Of the three options, the second option is the only one you might not have to pass extra sauce at the table. And all the rules can change if you are serving a meal with several side dishes, some of which people like to sauce.
Consider the Thanksgiving meal. I don't know anyone who only sauces their meat. Gravy goes on everything from mashed potatoes to stuffing to green beans.
So, keep in mind the side dishes you are serving. For example, if you're serving mushroom gravy with beef and some potato as a side dish, it's almost guaranteed that everyone will want gravy on the potatoes, too.

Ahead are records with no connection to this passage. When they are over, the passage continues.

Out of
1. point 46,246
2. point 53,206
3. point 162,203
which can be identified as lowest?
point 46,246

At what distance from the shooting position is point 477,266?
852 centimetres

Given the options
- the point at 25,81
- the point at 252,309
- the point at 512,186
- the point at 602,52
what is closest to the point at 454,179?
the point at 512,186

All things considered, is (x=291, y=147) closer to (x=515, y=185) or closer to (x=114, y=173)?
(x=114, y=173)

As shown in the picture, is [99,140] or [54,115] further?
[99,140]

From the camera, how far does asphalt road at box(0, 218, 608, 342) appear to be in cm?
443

For side dishes that beg for gravy, try to shoot for 2 ounces of gravy per diner per dish. So, if you are serving six diners and two dishes need to be sauced, you'll want to have at least 4 ounces of sauce per diner or 24 ounces.
Again, everyone's taste is different, and the amount of sauce you choose to make/serve along with a dish is a very subjective decision. Often, it might come down to how much sauce the recipe makes.
If there is any leftover, you can serve extra. If there isn't, then you can't. And, at the end of the day, if you're serving good food to good friends and family, most people will not lose any sleep over an ounce or two of sauce.